Revenue fell 18% to £525m, with road and rail volumes down as highways schemes completed and parts of the HS2 programme were rephased into later years.
Despite this margins climbed to 3.2% from 2.5% as reported pre-tax profit edged up 7% to £18m.
Chief executive Alex Vaughan said the results underlined “the improving quality of our contract portfolio” and confirmed the group was on track to hit its 4.5% margin run-rate in the full-year.
Natural resources proved the standout performer, with revenue up 7% to £209m and divisional operating profit nearly doubling to £16m.
The unit benefitted from new energy transition work, contract wins in defence and nuclear, and a positive close to the AMP7 water framework cycle. Margins in the division leapt to 7.7% from 4.3%.
The highways business, however, felt the impact of project completions, with road revenues halving to just £82m. This saw revenue at the transportation division fall by 29% to £316m and operating profit plunge to £7.3m (H1 24: £13.8m). Costain added it was seeing a rising workload at Heathrow, which lifted integrated transport revenues nearly 80% to £49m.
The forward order book has swelled to £5.6bn – more than four times last year’s turnover – as Costain secured new long-term programmes across water, nuclear and aviation.

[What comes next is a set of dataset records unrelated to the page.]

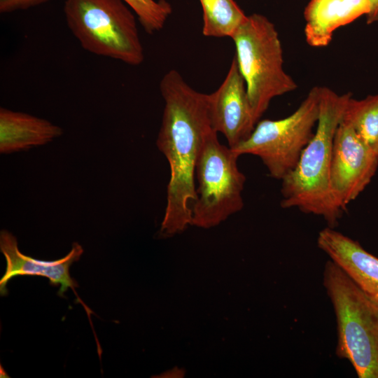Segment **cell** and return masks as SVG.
<instances>
[{
	"label": "cell",
	"instance_id": "obj_2",
	"mask_svg": "<svg viewBox=\"0 0 378 378\" xmlns=\"http://www.w3.org/2000/svg\"><path fill=\"white\" fill-rule=\"evenodd\" d=\"M351 92L337 94L321 86L319 114L315 132L295 167L281 180L283 208L296 207L322 217L335 227L344 212L335 201L330 176L333 143Z\"/></svg>",
	"mask_w": 378,
	"mask_h": 378
},
{
	"label": "cell",
	"instance_id": "obj_10",
	"mask_svg": "<svg viewBox=\"0 0 378 378\" xmlns=\"http://www.w3.org/2000/svg\"><path fill=\"white\" fill-rule=\"evenodd\" d=\"M0 250L4 254L6 267L4 276L0 279V294H8L7 284L17 276L36 275L46 277L50 284L59 286L58 295L63 297L64 293L71 288L76 293L78 287L76 281L71 278L69 269L71 265L78 261L83 253V247L77 242L72 244L69 253L59 260L44 261L34 259L22 253L18 245L16 237L7 230L0 232Z\"/></svg>",
	"mask_w": 378,
	"mask_h": 378
},
{
	"label": "cell",
	"instance_id": "obj_13",
	"mask_svg": "<svg viewBox=\"0 0 378 378\" xmlns=\"http://www.w3.org/2000/svg\"><path fill=\"white\" fill-rule=\"evenodd\" d=\"M63 133L51 122L26 113L0 108V152L8 154L45 145Z\"/></svg>",
	"mask_w": 378,
	"mask_h": 378
},
{
	"label": "cell",
	"instance_id": "obj_11",
	"mask_svg": "<svg viewBox=\"0 0 378 378\" xmlns=\"http://www.w3.org/2000/svg\"><path fill=\"white\" fill-rule=\"evenodd\" d=\"M317 246L364 292L378 301V258L358 241L327 227L318 232Z\"/></svg>",
	"mask_w": 378,
	"mask_h": 378
},
{
	"label": "cell",
	"instance_id": "obj_7",
	"mask_svg": "<svg viewBox=\"0 0 378 378\" xmlns=\"http://www.w3.org/2000/svg\"><path fill=\"white\" fill-rule=\"evenodd\" d=\"M320 88L313 87L288 116L259 120L250 136L232 150L239 156L258 157L270 176L281 181L295 167L314 135L319 114Z\"/></svg>",
	"mask_w": 378,
	"mask_h": 378
},
{
	"label": "cell",
	"instance_id": "obj_15",
	"mask_svg": "<svg viewBox=\"0 0 378 378\" xmlns=\"http://www.w3.org/2000/svg\"><path fill=\"white\" fill-rule=\"evenodd\" d=\"M342 119L378 154V94L363 99H349Z\"/></svg>",
	"mask_w": 378,
	"mask_h": 378
},
{
	"label": "cell",
	"instance_id": "obj_17",
	"mask_svg": "<svg viewBox=\"0 0 378 378\" xmlns=\"http://www.w3.org/2000/svg\"><path fill=\"white\" fill-rule=\"evenodd\" d=\"M49 1L50 0H0V13L4 14L27 10Z\"/></svg>",
	"mask_w": 378,
	"mask_h": 378
},
{
	"label": "cell",
	"instance_id": "obj_4",
	"mask_svg": "<svg viewBox=\"0 0 378 378\" xmlns=\"http://www.w3.org/2000/svg\"><path fill=\"white\" fill-rule=\"evenodd\" d=\"M231 38L258 122L274 98L294 91L298 85L283 67L280 38L267 17L259 13L247 15Z\"/></svg>",
	"mask_w": 378,
	"mask_h": 378
},
{
	"label": "cell",
	"instance_id": "obj_12",
	"mask_svg": "<svg viewBox=\"0 0 378 378\" xmlns=\"http://www.w3.org/2000/svg\"><path fill=\"white\" fill-rule=\"evenodd\" d=\"M369 10V0H329L308 4L304 12L306 42L314 48L326 47L337 29L366 15Z\"/></svg>",
	"mask_w": 378,
	"mask_h": 378
},
{
	"label": "cell",
	"instance_id": "obj_16",
	"mask_svg": "<svg viewBox=\"0 0 378 378\" xmlns=\"http://www.w3.org/2000/svg\"><path fill=\"white\" fill-rule=\"evenodd\" d=\"M134 12L137 20L148 34L160 31L172 13L166 0H122Z\"/></svg>",
	"mask_w": 378,
	"mask_h": 378
},
{
	"label": "cell",
	"instance_id": "obj_1",
	"mask_svg": "<svg viewBox=\"0 0 378 378\" xmlns=\"http://www.w3.org/2000/svg\"><path fill=\"white\" fill-rule=\"evenodd\" d=\"M160 90L164 106L156 144L170 169L160 234L167 237L191 225L192 207L197 200L196 163L204 139L213 129L208 94L193 89L178 71H167L160 80Z\"/></svg>",
	"mask_w": 378,
	"mask_h": 378
},
{
	"label": "cell",
	"instance_id": "obj_14",
	"mask_svg": "<svg viewBox=\"0 0 378 378\" xmlns=\"http://www.w3.org/2000/svg\"><path fill=\"white\" fill-rule=\"evenodd\" d=\"M203 12L202 34L232 38L247 15L234 0H200Z\"/></svg>",
	"mask_w": 378,
	"mask_h": 378
},
{
	"label": "cell",
	"instance_id": "obj_8",
	"mask_svg": "<svg viewBox=\"0 0 378 378\" xmlns=\"http://www.w3.org/2000/svg\"><path fill=\"white\" fill-rule=\"evenodd\" d=\"M378 167L373 151L342 118L334 139L330 182L333 197L344 211L365 189Z\"/></svg>",
	"mask_w": 378,
	"mask_h": 378
},
{
	"label": "cell",
	"instance_id": "obj_5",
	"mask_svg": "<svg viewBox=\"0 0 378 378\" xmlns=\"http://www.w3.org/2000/svg\"><path fill=\"white\" fill-rule=\"evenodd\" d=\"M66 24L86 51L140 65L144 50L136 14L122 0H65Z\"/></svg>",
	"mask_w": 378,
	"mask_h": 378
},
{
	"label": "cell",
	"instance_id": "obj_9",
	"mask_svg": "<svg viewBox=\"0 0 378 378\" xmlns=\"http://www.w3.org/2000/svg\"><path fill=\"white\" fill-rule=\"evenodd\" d=\"M208 107L212 129L225 136L231 148L245 141L257 124L234 55L223 83L208 94Z\"/></svg>",
	"mask_w": 378,
	"mask_h": 378
},
{
	"label": "cell",
	"instance_id": "obj_18",
	"mask_svg": "<svg viewBox=\"0 0 378 378\" xmlns=\"http://www.w3.org/2000/svg\"><path fill=\"white\" fill-rule=\"evenodd\" d=\"M370 1V10L366 15L368 24L378 22V0Z\"/></svg>",
	"mask_w": 378,
	"mask_h": 378
},
{
	"label": "cell",
	"instance_id": "obj_6",
	"mask_svg": "<svg viewBox=\"0 0 378 378\" xmlns=\"http://www.w3.org/2000/svg\"><path fill=\"white\" fill-rule=\"evenodd\" d=\"M217 134L213 130L208 133L196 163L191 225L202 228L218 225L244 207L246 176L237 165L239 155L221 144Z\"/></svg>",
	"mask_w": 378,
	"mask_h": 378
},
{
	"label": "cell",
	"instance_id": "obj_19",
	"mask_svg": "<svg viewBox=\"0 0 378 378\" xmlns=\"http://www.w3.org/2000/svg\"><path fill=\"white\" fill-rule=\"evenodd\" d=\"M326 1H329V0H310L308 4H319L321 2Z\"/></svg>",
	"mask_w": 378,
	"mask_h": 378
},
{
	"label": "cell",
	"instance_id": "obj_3",
	"mask_svg": "<svg viewBox=\"0 0 378 378\" xmlns=\"http://www.w3.org/2000/svg\"><path fill=\"white\" fill-rule=\"evenodd\" d=\"M323 284L336 318V355L349 361L358 378H378V301L331 260Z\"/></svg>",
	"mask_w": 378,
	"mask_h": 378
}]
</instances>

Presently the order book contains no single stage lump sum contracts and was predominated by target cost contracts.
Costain said 90% of forecast revenue for FY25 is already secured.
Cash remains strong at £145m, with year-end levels expected around £170m despite the launch of a fresh £10m share buyback. Shareholders will also benefit from a 1.0p interim dividend, up 150% on last year.
Vaughan said government’s new infrastructure strategy and regulatory determinations in water, energy and aviation “provide clarity and confidence in significant growth opportunities” across Costain’s core markets.